The molecular analyses of GTPase domain formation are broadly consistent with the earlier theoretical work on Turing systems. For example, GTP-Cdc42 in yeast can be considered a Turing-type activator: it diffuses very slowly in the yeast plasma membrane and it promotes local accumulation (“synthesis”) of more GTP-Cdc42 [1]. The GEF-effector complex has characteristics of a Turing-type substrate: it diffuses rapidly in the cytoplasm, from which it is depleted (“consumed”) due to recruitment to the growing GTP-Cdc42 cluster. However, recent studies indicate that the rules for GTPase domain formation may be more complex than predicted by Turing models. In this review, we highlight recent findings that seek to explain how cells decide how many GTPase domains will form in specific situations.

Making one and only one front: winner-takes-all competition

In principle, positive feedback could lead to the simultaneous growth of several GTPase domains. However, when most cells (including yeasts) polarize, they generate only one front. Why is only one polarity domain established? The number of domains generated by Turing models depends on the size of the cell: small cells generate only one domain (if the cell is smaller than the characteristic spacing between domains), while larger cells generate more [14]. However, other computational models predict that there will be a “winner-takes-all” competition between GTPase clusters no matter how large the cell [16, 17]. A key feature of such models is that larger clusters have a competitive advantage in recruiting and retaining cytoplasmic polarity factors (like the GEF-effector complexes in yeast), so that the largest cluster wins.
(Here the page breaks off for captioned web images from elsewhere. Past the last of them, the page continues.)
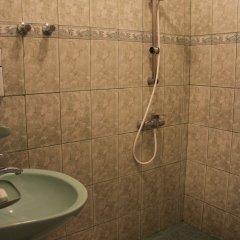 Отель Kanda Uda - Kandy Paris Канди ванная фото 2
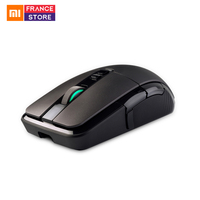 Original Xiaomi Gaming Mouse Gamer DPI Overwatch PUBG RGB Lights Programming Mouse 7200 Dual Mode Wireless Mouse Dota Mouse Game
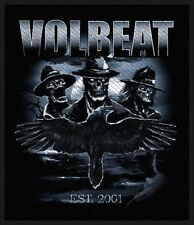 Volbeat-Patch ricamate-Outlaw Raven 8x10cm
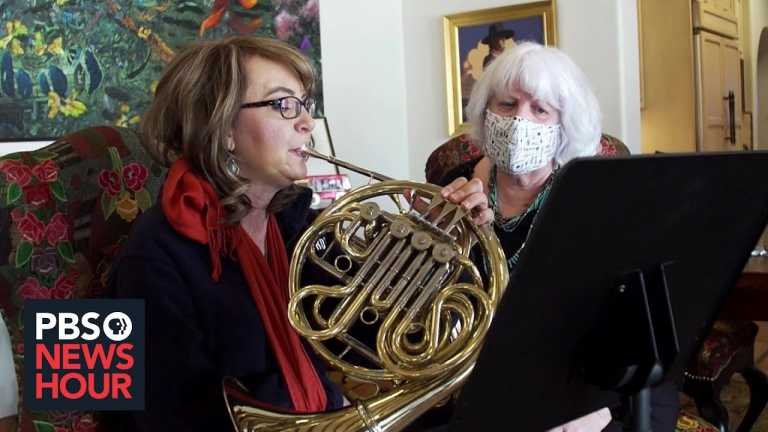 How Gabby Giffords is using music to rewire her brain after being shot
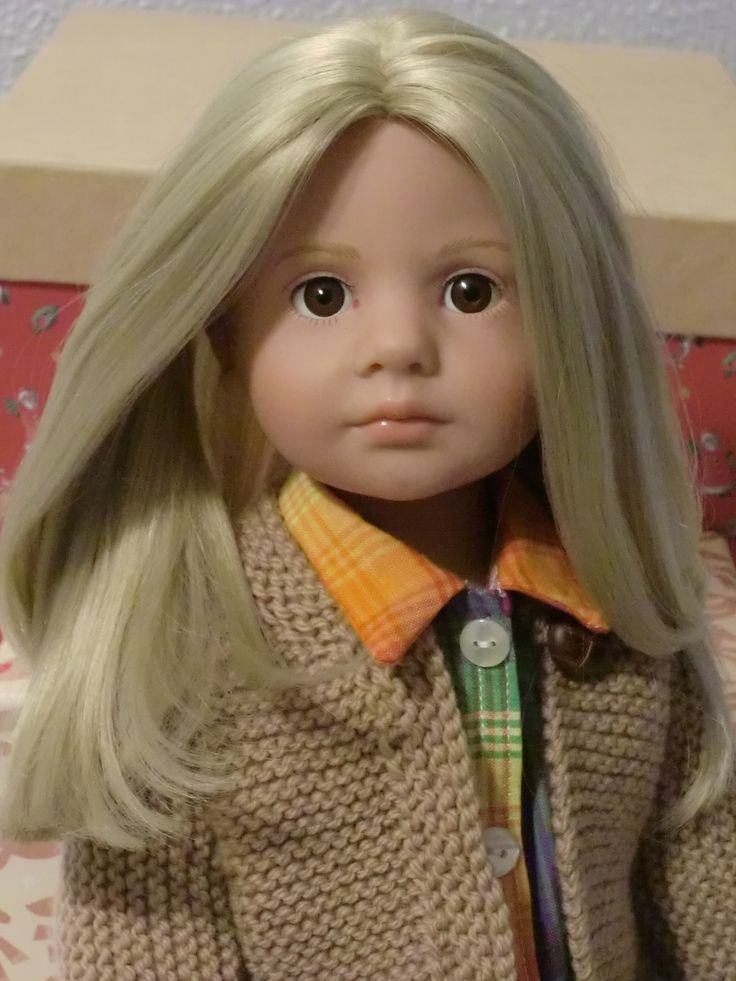 Gotz doll Emily.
Imaging polarity establishment at high resolution in S. cerevisiae revealed that many cells did initially grow more than one small cluster of Cdc42 [18]. Subsequently, however, one cluster grew while the others shrank, leaving a single large domain just 2 minutes later (Fig. 1A). This behavior strongly suggests that the clusters compete with each other. Moreover, experimental manipulations intended to increase the abundance of GEF-effector complexes yielded slower competition between Cdc42 clusters in yeast [18, 19]. The direct observation of multi-cluster intermediates supports the models in which cluster competition assures that cells make only one front.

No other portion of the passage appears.